* Directive 1: In the incident postmortem, rewrite the stretch from "Postmortem actions" through "without explicit override." and change "Preflight guard" to "Pre-launch check".

■ ■ ■ ■

Mitigation (during incident)
- Activated circuit breaker for the offending template via control plane.
- Increased backoff and enabled global slow mode (reduce batch sizes, raise jitter).
- Provisioned additional fanout workers and expanded Kafka consumer group temporarily to drain safe backlog.
Postmortem actions
- Schema fix: dedupe key now {tenant_id, template_id, user_id}; added validation to reject ambiguous keys.
- Quotas: introduced per-template quotas and budget-based scheduling (tokens issued per minute per template).
- Adaptive retry: provider-aware backoff using feedback signals (429/5xx → exponential with larger cap; success → shrink).
- Preflight guard: dry-run validator for targeting queries estimating fanout cardinality; block if projected > threshold without explicit override.
- Chaos tests and load drills quarterly; runbooks with one-click template disable.
- Added SLO burn alerts tied to error budget consumption, not just static thresholds.
Impact
- Duration: 14 minutes; consumed ~65% of monthly error budget. No data loss; a small percentage delivered late beyond SLA.

■ ■ ■ ■

* Directive 2: Convert the rows from the line containing "Does point (164, 6)" through the line containing "the bench wooden slat at pixel 133 194 →" into a two-column CSV with the headers text and answer. Use one line per row, quote each field, and replace any line breaks with spaces.

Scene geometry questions
■ ■ ■ ■

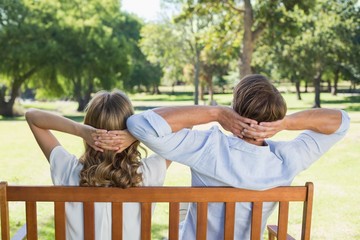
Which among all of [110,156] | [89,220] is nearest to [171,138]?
[110,156]

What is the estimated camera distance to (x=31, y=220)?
1.94 m

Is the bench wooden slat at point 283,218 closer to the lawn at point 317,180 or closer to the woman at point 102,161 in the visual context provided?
the woman at point 102,161

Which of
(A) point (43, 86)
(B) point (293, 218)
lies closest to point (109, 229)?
(B) point (293, 218)

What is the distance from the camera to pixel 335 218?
5.46 m

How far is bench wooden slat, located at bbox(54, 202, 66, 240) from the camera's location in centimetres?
190

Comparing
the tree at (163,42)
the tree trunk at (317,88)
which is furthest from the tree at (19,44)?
the tree trunk at (317,88)

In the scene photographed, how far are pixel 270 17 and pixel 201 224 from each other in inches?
593

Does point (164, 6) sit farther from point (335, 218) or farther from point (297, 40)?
point (335, 218)

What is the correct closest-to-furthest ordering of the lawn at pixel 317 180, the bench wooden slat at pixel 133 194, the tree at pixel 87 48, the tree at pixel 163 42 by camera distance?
the bench wooden slat at pixel 133 194 → the lawn at pixel 317 180 → the tree at pixel 87 48 → the tree at pixel 163 42

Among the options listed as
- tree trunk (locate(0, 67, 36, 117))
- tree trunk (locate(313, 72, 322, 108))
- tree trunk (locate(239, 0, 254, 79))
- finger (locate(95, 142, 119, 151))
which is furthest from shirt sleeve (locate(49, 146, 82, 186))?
tree trunk (locate(313, 72, 322, 108))

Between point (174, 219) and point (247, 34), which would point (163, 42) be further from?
point (174, 219)

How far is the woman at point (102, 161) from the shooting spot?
1.96 meters

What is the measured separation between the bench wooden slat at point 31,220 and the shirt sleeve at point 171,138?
1.88 ft

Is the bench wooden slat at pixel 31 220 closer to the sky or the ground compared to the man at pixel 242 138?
closer to the ground
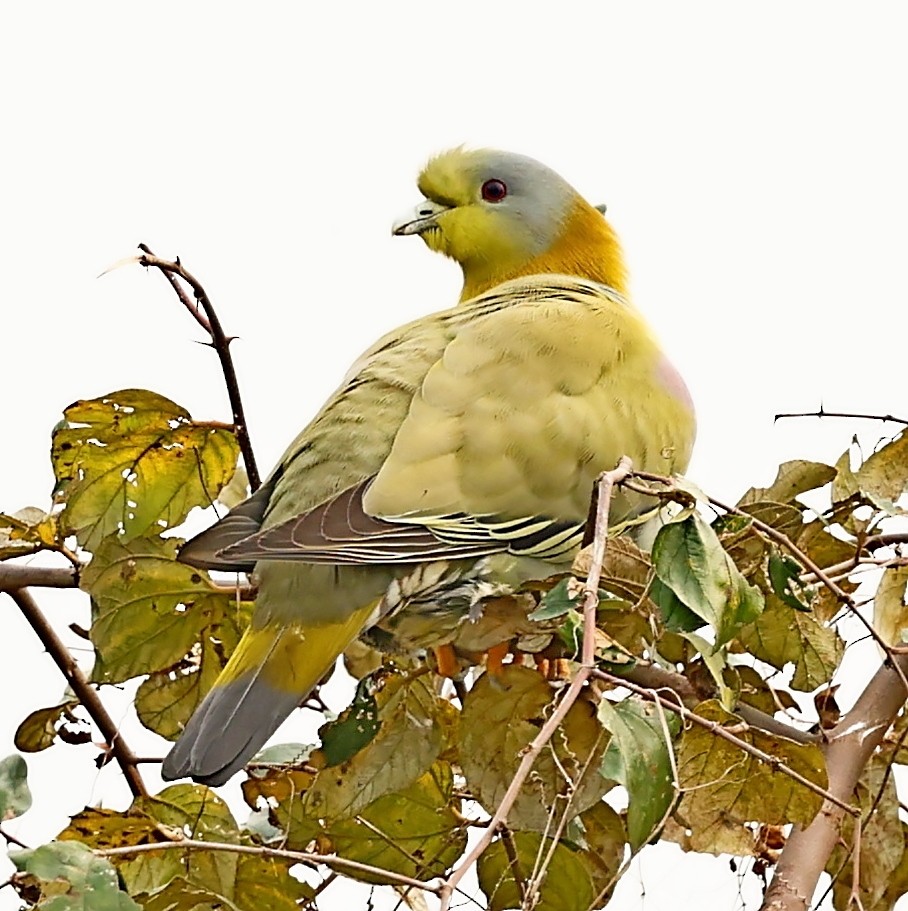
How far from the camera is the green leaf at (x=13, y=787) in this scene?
1.01 m

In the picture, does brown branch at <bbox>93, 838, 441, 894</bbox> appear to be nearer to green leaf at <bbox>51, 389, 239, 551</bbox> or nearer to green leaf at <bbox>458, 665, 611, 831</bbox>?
green leaf at <bbox>458, 665, 611, 831</bbox>

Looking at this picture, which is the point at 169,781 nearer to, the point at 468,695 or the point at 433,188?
the point at 468,695

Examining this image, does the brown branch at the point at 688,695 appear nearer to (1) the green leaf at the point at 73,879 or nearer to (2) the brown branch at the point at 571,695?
(2) the brown branch at the point at 571,695

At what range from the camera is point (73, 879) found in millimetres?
718

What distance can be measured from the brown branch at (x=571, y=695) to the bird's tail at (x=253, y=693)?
1.24ft

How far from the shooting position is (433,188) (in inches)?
71.8

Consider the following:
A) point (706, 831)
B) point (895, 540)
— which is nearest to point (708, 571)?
point (706, 831)

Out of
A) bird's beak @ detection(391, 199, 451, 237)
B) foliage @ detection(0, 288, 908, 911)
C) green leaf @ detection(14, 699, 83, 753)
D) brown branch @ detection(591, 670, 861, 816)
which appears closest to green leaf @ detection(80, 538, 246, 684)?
foliage @ detection(0, 288, 908, 911)

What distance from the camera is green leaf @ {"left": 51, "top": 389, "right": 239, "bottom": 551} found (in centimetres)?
115

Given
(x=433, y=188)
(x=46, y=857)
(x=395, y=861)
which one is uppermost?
(x=433, y=188)

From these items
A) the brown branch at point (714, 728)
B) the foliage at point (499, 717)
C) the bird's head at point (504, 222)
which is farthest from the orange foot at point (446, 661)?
the bird's head at point (504, 222)

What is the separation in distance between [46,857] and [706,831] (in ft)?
1.34

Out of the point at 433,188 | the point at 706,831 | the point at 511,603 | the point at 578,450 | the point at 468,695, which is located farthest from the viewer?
the point at 433,188

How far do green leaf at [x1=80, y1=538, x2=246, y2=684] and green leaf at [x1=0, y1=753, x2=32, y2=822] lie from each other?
0.12 meters
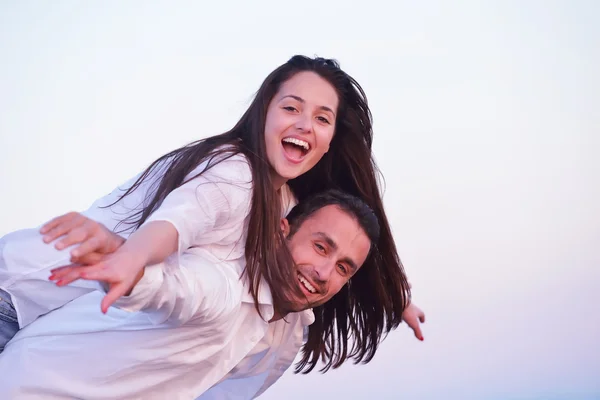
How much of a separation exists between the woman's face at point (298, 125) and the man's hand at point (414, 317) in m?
1.07

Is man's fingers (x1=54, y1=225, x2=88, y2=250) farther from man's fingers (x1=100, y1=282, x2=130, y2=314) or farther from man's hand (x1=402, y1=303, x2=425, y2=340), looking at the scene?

■ ■ ■ ■

* Task result 1:
Postmortem actions
- Schema fix: dedupe key now {tenant_id, template_id, user_id}; added validation to reject ambiguous keys.
- Quotas: introduced per-template quotas and budget-based scheduling (tokens issued per minute per template).
- Adaptive retry: provider-aware backoff using feedback signals (429/5xx → exponential with larger cap; success → shrink).
- Pre-launch check: dry-run validator for targeting queries estimating fanout cardinality; block if projected > threshold without explicit override.

* Task result 2:
text,answer
"Does point (164, 6) sit farther from point (335, 218) or farther from point (297, 40)?","point (335, 218)"
"What is the correct closest-to-furthest ordering of the lawn at pixel 317 180, the bench wooden slat at pixel 133 194, the tree at pixel 87 48, the tree at pixel 163 42 by camera distance?","the bench wooden slat at pixel 133 194 → the lawn at pixel 317 180 → the tree at pixel 87 48 → the tree at pixel 163 42"